3.Output Gate: Decides what information to output based on the cell state.

\[o_t = \sigma(W_{xo} x_t + W_{ho} h_{t-1} + b_o)\]

4.Cell State: The memory of the LSTM that carries long-term information.

\[C_t = f_t * C_{t-1} + i_t * \tilde{C}_t\]

5.Hidden State: The output of the LSTM cell at the current time step.

\[h_t = o_t * \tanh(C_t)\]

Training

The goal is to minimize a loss function (e.g., cross-entropy, MSE) by updating the weights of the LSTM using gradient descent and backpropagation through time (BPTT). BPTT is similar to RNNs but accounts for the cell state and gates in LSTMs.

Backward Pass

Input: \(d\_out = \frac{dL}{dh_t}\) from the next layer or loss function.

Gradients w.r.t \(W_{xf}\):

\[\begin{align*} \frac{\partial L}{\partial W_{xf}} &= \frac{\partial L}{\partial f_t} \cdot \frac{\partial f_t}{\partial W_{xf}} \\ &= \frac{\partial L}{\partial C_t} \cdot \frac{\partial C_t}{\partial f_t} \cdot \frac{\partial f_t}{\partial a_f} \frac{\partial a_f}{\partial W_{xf}} \\ &= \frac{\partial L}{\partial C_t} \cdot C_{t-1} \cdot f_t (1 - f_t) \cdot (x_t)^T \end{align*}\]

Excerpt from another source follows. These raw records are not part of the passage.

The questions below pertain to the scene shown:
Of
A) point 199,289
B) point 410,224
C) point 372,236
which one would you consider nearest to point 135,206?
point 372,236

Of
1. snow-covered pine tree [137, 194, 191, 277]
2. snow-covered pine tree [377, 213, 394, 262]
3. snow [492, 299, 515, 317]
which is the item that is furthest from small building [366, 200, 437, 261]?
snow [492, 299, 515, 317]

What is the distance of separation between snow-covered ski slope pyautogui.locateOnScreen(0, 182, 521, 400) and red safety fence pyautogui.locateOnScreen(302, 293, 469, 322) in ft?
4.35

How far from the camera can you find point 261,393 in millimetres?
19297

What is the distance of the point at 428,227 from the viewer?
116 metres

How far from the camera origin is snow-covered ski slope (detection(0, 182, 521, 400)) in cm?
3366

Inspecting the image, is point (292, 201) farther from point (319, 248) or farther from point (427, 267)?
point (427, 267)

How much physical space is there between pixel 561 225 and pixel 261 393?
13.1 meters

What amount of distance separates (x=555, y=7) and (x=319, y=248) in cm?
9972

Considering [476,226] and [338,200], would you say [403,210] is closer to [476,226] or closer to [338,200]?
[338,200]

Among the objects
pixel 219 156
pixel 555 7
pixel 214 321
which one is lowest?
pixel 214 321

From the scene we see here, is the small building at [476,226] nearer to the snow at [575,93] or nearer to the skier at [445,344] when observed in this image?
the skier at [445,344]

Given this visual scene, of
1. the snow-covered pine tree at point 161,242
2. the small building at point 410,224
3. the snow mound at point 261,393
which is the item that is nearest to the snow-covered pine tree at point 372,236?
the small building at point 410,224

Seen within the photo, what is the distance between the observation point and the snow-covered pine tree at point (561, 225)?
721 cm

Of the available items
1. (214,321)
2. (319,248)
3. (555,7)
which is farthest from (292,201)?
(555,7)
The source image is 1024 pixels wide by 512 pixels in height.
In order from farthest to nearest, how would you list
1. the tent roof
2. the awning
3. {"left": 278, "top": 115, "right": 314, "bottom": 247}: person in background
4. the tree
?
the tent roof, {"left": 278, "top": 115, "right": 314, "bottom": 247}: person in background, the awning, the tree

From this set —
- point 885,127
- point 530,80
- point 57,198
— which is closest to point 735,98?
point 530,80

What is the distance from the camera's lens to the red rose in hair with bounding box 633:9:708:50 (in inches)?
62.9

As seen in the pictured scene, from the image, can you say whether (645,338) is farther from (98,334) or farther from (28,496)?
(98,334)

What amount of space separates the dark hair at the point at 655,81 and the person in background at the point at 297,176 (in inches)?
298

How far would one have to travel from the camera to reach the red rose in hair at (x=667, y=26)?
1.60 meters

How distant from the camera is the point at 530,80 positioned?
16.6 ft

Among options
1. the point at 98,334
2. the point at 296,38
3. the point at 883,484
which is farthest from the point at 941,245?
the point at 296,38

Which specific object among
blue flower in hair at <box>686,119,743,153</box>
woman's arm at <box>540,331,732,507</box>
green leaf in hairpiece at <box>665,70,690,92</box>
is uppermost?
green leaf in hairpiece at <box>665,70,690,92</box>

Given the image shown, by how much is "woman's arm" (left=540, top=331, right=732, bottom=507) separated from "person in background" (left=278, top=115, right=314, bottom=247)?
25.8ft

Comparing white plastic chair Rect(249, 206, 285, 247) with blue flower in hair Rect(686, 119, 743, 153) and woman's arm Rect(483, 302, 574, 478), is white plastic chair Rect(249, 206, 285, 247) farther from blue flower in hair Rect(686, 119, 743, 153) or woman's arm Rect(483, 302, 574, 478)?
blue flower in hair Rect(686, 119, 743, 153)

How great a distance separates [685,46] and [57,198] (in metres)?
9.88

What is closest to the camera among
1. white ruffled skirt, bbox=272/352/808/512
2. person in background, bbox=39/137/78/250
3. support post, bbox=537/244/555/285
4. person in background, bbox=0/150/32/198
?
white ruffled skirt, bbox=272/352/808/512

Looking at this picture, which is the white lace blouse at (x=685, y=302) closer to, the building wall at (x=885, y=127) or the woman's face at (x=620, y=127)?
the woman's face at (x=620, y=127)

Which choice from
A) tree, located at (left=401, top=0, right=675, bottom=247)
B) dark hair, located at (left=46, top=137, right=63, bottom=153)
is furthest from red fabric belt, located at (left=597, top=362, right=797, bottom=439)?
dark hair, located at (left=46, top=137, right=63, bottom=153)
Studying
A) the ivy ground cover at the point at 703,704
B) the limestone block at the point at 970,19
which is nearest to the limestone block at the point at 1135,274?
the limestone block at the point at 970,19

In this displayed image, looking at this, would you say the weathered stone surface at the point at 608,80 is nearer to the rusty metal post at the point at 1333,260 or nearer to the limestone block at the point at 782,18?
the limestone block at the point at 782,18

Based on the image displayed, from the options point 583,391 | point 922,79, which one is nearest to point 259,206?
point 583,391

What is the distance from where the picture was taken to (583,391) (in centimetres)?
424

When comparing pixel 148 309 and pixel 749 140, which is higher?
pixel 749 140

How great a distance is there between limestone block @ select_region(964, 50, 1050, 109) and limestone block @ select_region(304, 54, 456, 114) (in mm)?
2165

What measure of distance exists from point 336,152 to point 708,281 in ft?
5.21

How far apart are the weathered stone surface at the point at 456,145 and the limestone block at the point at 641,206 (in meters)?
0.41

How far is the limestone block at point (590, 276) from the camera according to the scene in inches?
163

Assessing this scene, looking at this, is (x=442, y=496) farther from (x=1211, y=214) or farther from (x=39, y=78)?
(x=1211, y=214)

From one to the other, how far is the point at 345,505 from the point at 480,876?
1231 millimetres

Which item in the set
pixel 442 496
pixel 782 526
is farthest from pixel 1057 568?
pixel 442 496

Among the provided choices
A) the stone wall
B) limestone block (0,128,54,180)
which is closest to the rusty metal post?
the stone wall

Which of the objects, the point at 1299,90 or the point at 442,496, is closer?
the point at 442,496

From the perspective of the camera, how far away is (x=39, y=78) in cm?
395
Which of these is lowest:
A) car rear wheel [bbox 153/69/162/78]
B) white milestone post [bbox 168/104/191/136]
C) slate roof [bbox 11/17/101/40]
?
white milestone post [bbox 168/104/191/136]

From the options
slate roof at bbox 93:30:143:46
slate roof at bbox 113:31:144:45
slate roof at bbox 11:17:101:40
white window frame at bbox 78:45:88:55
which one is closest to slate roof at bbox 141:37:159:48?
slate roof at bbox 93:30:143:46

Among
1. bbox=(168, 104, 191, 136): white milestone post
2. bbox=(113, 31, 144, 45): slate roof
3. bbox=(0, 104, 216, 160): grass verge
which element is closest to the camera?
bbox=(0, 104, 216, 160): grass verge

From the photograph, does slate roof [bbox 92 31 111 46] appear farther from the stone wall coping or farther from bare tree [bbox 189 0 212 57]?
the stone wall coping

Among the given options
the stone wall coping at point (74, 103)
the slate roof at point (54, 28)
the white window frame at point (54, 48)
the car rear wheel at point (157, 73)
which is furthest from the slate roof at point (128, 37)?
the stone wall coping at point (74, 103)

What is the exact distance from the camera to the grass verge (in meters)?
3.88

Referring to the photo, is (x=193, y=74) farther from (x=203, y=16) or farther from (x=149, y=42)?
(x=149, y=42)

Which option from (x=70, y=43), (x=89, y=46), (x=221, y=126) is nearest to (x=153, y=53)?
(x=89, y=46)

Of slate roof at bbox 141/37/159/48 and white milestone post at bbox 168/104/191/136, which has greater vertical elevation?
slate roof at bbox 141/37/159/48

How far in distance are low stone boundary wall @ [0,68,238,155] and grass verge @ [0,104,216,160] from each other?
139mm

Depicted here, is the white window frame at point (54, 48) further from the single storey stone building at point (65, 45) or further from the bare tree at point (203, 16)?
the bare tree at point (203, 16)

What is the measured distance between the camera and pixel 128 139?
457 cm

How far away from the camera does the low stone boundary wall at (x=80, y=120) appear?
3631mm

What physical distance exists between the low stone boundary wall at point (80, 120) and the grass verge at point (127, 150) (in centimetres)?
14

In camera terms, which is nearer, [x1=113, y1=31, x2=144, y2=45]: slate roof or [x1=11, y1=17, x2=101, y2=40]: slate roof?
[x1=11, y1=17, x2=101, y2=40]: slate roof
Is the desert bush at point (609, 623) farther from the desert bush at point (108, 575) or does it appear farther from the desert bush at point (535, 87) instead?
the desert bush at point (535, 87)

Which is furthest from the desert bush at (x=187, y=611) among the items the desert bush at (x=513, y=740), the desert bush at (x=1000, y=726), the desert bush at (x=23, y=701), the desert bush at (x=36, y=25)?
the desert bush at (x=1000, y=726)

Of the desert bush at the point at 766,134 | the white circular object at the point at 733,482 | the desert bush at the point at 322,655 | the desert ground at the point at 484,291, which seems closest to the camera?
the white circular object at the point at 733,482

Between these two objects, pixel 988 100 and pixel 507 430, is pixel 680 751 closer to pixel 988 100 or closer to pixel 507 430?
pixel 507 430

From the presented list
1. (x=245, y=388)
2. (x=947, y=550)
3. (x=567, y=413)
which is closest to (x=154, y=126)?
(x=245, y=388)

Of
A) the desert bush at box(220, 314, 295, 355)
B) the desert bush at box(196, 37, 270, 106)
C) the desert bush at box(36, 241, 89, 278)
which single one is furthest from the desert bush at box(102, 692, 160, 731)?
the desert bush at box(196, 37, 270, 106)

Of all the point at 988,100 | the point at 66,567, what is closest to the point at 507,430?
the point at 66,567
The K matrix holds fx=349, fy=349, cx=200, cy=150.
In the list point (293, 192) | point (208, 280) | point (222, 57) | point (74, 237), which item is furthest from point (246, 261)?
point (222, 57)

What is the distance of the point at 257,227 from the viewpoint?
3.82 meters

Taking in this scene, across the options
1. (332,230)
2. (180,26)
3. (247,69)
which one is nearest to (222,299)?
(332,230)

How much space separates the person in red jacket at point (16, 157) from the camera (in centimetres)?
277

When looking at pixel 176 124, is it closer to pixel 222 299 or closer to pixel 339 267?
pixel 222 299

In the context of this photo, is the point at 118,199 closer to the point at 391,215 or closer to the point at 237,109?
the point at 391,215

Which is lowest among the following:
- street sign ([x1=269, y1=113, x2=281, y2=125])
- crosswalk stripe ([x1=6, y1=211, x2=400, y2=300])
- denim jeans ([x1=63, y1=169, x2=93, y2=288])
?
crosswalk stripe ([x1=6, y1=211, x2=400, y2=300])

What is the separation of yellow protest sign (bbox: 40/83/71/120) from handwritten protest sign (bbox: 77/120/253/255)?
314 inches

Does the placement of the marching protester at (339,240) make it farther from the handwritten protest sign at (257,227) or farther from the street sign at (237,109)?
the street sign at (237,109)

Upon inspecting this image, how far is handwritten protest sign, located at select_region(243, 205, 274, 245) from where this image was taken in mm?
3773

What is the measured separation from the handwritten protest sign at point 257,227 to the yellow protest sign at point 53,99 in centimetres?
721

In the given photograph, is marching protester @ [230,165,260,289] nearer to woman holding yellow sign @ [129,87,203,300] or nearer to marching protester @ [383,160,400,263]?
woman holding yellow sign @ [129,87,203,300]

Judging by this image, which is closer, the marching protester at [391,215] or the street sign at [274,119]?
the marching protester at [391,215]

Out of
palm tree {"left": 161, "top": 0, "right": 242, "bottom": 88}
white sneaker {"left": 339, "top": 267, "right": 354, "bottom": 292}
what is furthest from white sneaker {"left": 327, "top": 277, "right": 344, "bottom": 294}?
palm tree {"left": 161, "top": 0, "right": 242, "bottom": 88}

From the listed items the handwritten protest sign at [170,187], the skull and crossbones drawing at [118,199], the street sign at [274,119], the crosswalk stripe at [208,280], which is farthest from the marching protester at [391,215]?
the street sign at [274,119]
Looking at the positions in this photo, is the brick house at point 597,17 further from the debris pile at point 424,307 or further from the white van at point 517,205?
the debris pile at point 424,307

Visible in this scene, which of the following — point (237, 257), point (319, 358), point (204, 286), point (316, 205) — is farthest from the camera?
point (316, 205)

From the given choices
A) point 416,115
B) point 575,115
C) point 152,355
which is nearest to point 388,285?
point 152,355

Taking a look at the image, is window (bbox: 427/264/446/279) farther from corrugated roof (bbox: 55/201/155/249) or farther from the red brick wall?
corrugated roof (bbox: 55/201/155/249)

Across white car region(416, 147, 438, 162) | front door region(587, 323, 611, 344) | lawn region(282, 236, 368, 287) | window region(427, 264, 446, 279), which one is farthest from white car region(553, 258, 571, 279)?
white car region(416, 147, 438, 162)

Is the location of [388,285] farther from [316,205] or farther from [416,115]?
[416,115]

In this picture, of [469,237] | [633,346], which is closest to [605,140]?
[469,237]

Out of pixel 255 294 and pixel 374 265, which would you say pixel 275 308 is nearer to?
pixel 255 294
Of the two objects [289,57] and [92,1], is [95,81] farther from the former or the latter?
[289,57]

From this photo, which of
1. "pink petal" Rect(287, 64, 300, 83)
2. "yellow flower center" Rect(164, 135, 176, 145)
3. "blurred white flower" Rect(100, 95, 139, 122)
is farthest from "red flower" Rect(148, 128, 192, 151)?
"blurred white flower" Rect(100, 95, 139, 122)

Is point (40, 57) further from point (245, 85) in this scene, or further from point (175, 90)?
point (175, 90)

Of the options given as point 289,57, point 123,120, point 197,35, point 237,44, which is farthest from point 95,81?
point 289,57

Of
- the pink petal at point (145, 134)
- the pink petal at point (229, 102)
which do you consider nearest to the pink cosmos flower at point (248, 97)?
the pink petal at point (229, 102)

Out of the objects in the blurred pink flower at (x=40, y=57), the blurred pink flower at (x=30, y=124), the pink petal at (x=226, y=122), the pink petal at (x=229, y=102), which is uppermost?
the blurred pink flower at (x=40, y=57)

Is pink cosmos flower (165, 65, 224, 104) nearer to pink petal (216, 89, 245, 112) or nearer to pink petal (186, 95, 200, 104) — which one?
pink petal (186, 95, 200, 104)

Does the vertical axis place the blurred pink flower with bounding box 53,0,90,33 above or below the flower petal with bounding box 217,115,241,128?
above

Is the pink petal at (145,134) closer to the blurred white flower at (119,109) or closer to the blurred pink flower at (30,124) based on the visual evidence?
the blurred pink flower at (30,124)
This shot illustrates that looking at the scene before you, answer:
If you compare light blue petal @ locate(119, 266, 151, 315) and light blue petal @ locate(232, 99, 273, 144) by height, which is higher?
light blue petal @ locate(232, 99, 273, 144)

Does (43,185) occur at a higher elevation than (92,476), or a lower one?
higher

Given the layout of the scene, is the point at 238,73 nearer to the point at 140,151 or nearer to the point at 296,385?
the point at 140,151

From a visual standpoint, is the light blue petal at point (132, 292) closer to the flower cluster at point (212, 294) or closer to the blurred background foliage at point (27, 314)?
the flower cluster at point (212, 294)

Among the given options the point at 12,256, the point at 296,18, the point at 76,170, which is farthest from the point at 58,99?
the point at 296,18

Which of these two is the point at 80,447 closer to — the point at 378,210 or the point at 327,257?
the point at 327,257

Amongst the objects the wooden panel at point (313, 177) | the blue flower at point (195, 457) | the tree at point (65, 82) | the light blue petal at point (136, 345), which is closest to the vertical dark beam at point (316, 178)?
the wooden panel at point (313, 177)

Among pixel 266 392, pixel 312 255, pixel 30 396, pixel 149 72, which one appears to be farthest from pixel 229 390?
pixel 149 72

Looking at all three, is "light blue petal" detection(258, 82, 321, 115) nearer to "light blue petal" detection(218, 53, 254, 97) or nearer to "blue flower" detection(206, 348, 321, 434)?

\(\frac{\partial L}{\partial C_t}\), this gradient arise from 2 sources:
1. Direct influence on output \(h_t\).
2. Backpropagated from next timestep, due to \(C_{t+1}\) depends on \(C_t\) via the forget gate.

\[\begin{align*} \frac{\partial L}{\partial C_t} &= \frac{\partial L}{\partial h_t} \frac{\partial h_t}{\partial C_t} + \frac{\partial L}{\partial C_{t+1}} \frac{\partial C_{t+1}}{\partial C_t} \\ &= \frac{\partial L}{\partial h_t} \cdot o_t \cdot (1 - \tanh^2(C_t)) + \frac{\partial L}{\partial C_{t+1}} \cdot f_{t+1} \end{align*}\]

Gradients w.r.t \(W_{xi}, W_{hf}, W_{hi}\) can be derived similarly.

Gradients w.r.t \(W_{xC}\)

\[\begin{align*} \frac{\partial L}{\partial W_{xC}} &= \frac{\partial L}{\partial \tilde{C}_t} \cdot \frac{\partial \tilde{C}_t}{\partial W_{xC}} \\ &= \frac{\partial L}{\partial C_t} \cdot \frac{\partial C_t}{\partial \tilde{C}_t} \frac{\partial \tilde{C}_t}{\partial W_{xc}} \\ &= \frac{\partial L}{\partial C_t} \cdot i_t \cdot (1 - \tilde{C}_t^2) \cdot (x_t)^T \end{align*}\]

Gradients w.r.t \(W_{hC}\) can be derived similarly.

Gradients w.r.t \(W_{xo}\):

\[\begin{align*} \frac{\partial L}{\partial W_{xo}} &= \frac{\partial L}{\partial o_t} \cdot \frac{\partial o_t}{\partial W_{xo}} \\ &= \frac{\partial L}{\partial h_t} \cdot \frac{\partial h_t}{\partial o_t} \cdot \frac{\partial o_t}{\partial a_o} \frac{\partial a_o}{\partial W_{xo}} \\ &= \frac{\partial L}{\partial h_t} \cdot \tanh(C_t) \cdot o_t (1 - o_t) \cdot (x_t)^T \end{align*}\]

Gradients w.r.t \(W_{ho}\) can be derived similarly.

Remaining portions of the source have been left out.